En su momento fue un planteamiento sorprendente -la conmoción de lo antiguo- porque abandonaba la obsesión del arte contemporáneo por el presente, así como la jerarquía que separaba el arte elevado de las tradiciones populares, y lo reunía todo en una exposición desbordante. Los resultados fueron abrumadores. Era la primera vez que veía obras tradicionales de gran belleza, como el conjunto de paisajes de realismo mágico de la pintora india Nilima Sheikh (titulado Each Night Put Kashmir in Your Dreams), poblados de seres folclóricos; la primera vez que veía la representación tejida a mano de un microprocesador que Intel Corporation encargó a la artista textil navaja Marilou Schultz en los años noventa; la primera vez que escuchaba la Sinfonía de sirenas del compositor ruso Arseny Avraamov, que se interpretó por primera vez con sirenas de fábrica, campanas, sirenas de niebla de la marina y artillería en Bakú en 1922 para conmemorar el quinto aniversario de la Revolución de Octubre.
El efecto acumulativo de estos encuentros inesperados con tantas estéticas e ideas desconocidas fue desorientador y emocionante. Szymczyk intentó contener el mundo entero, sus pueblos y la historia moderna en cuarenta y siete salas en Atenas y treinta y cinco más en Kassel. Nadie desde entonces se ha atrevido a crear una exposición tan ambiciosa ni ha hecho un trabajo tan bueno con este enfoque histórico y no jerárquico.
Ese mismo año fui a Venecia. El artista brasileño Ernesto Neto había colaborado con el pueblo amazónico Huni Kuin en una gran tienda ceremonial de ganchillo llamada Um Sagrado Lugar, que funcionaba como pieza central del Pabellón de los Chamanes de la exposición. Durante aquellos cálidos días de inauguración, los Huni Kuin encabezaron procesiones danzantes entre la multitud de comisarios, críticos, marchantes y miembros de la alta sociedad que se arremolinaban en el parque Giardini como si fueran actores de una película de Fellini. Siete años después, en la Bienal de 2024, los representantes de este pueblo indígena de unos once mil habitantes seguían siendo los protagonistas: toda la fachada del pabellón central de los Giardini estaba cubierta por un mural pintado por el Movimento dos Artistas Huni Kuin (MAHKU). Inspirados en los rituales del nixi pae (“hilo encantado”), en los que beben ayahuasca psicoactiva, recitan canciones dirigidas por su maestro de canto y experimentan alucinantes ramibiranai (“imágenes emergentes”), los artistas Huni Kuin canalizaron la perspectiva de Yube, la boa constrictora del bosque, utilizando la pintura como forma de registrar su tradición.

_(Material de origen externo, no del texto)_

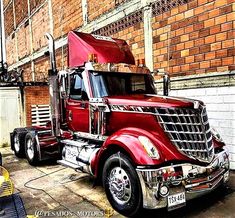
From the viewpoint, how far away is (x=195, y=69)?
23.7 ft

A la entrada de la exposición, la historia del puente de caimanes entre Asia y América -en la que un caimán gigante aceptó llevar a los humanos a través del estrecho de Bering, pero se sumergió cuando le traicionaron- estaba pintada a lo largo de la columnata con un estilo de libro de colorear de caricaturas sin emoción, rellenadas con pigmentos escabrosos y sin mezclar, que parecía menos apropiado para la entrada de una gran exposición de arte contemporáneo que para el patio de un jardín de infancia. Sugería una especie de celo misionero a la inversa: en lugar de cruzar el mundo y robar las almas de los nativos con cámaras, los comisarios traen ahora imágenes pintadas de formas de vida más primitivas al desencantado Occidente para que los espectadores puedan ser curados por su conocimiento encarnado, o de otro modo acceder a un vínculo directo con el tiempo antes de la Caída, a un paraíso no contaminado por Trump, el populismo, Silicon Valley, la globalización, la modernidad, la Ilustración, el capitalismo, el colonialismo, el nacionalismo, la blancura, el tiempo lineal y la Revolución Agrícola. Puede que nuestro dios haya muerto, pero existe el deseo de redescubrir otros dioses más antiguos.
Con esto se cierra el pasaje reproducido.